I agree that these statistics show a disparity between groups. As an education studentm I understand that video and audio are great ways to get students interested and involved in learning. However, I feel that students revere video a little too much. That's fine, since videos are a great learning tool, but they have to be used differently. Having students make their own videos for projects or having them make podcasts are great ways to integrate technology into the classroom, but this isn't being done as much. Many teachers use video as a way to "shut students up" or avoid lecturing. Videos can be more interesting than lecturing, but too many teachers put a video in, have a seat, kick back and relax when they could have a more engaging teaching technique.

Jessica Radecki said...

As a prospective teacher I can see where some might fear that technology could take over jobs...but that is only true if teachers allow themselves to get lost in it. If we stay up on the latest ways to integrate technology into our classrooms than we will be the ones passing the knowledge down to our students. We just have to be ahead of the game and know more than the next guy. That is why I feel it is important for teachers to become involved in technology seminars and read up on the latest technology journals.

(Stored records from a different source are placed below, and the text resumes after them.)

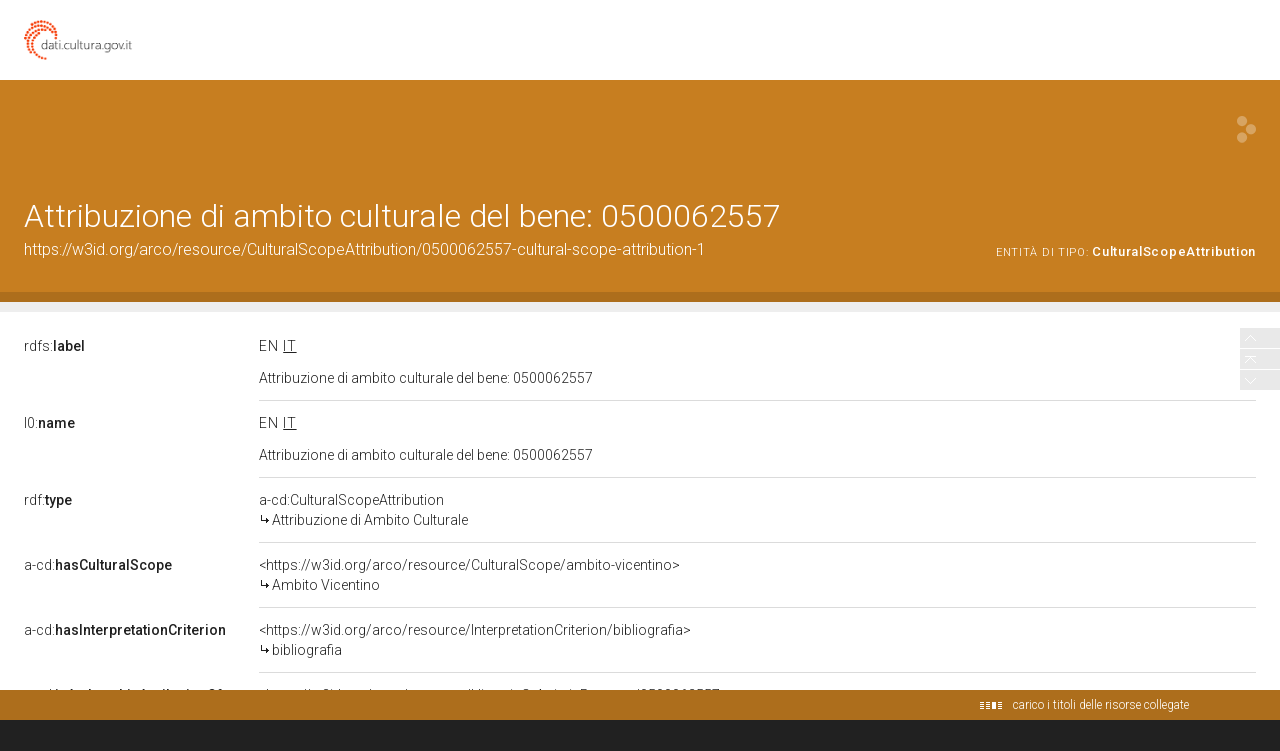

--- FILE ---
content_type: application/xml;charset=UTF-8
request_url: https://dati.beniculturali.it/lodview-arco/linkedResourceTitles
body_size: 800
content:
<?xml version="1.0" encoding="UTF-8"?>
<root><resource about="https://w3id.org/arco/resource/HistoricOrArtisticProperty/0500062557" nsabout="null:0500062557"><title><![CDATA[Cristo e l'adultera (rilievo) - ambito vicentino (sec. XIX)]]></title></resource>
<resource about="https://w3id.org/arco/resource/CulturalScope/ambito-vicentino" nsabout="null:ambito-vicentino"><title><![CDATA[Ambito Vicentino]]></title></resource>
<resource about="https://w3id.org/arco/resource/InterpretationCriterion/bibliografia" nsabout="null:bibliografia"><title><![CDATA[bibliografia]]></title></resource>
<resource about="https://w3id.org/arco/ontology/context-description/CulturalScopeAttribution" nsabout="a-cd:CulturalScopeAttribution"><title><![CDATA[Attribuzione di Ambito Culturale]]></title></resource>
</root>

Just as our students prior knowledge of technology is always changing, so should ours. We mustn't let this "technology push" scare us out of a wonderful opportunity to teach to the best of our ability.

Bruce said...

Technology in the schools has its place. I still believe that there is too much emphasis on technology. If the child does not have a good handle on Reading, Writing, Math and the English language, having a strong knowledge on how to text (the short-hand can interfere with learning proper grammar) and other technologies leads our children down a path "why do I need to learn that".

Alecia Berman-Dry said...

Bruce, your point is well taken, and any technology educator worth his or her salt would agree that the emphasis should always be on the content rather than the tool. For instance, at our school there is never a time that we teach a technology skill in a vacuum. If we're teaching students how to use a spreadsheet, it is because it makes calculating probability easier--just as our current fourth graders are doing right now. The students are practicing the three R's, using a tool that makes their learning more effective.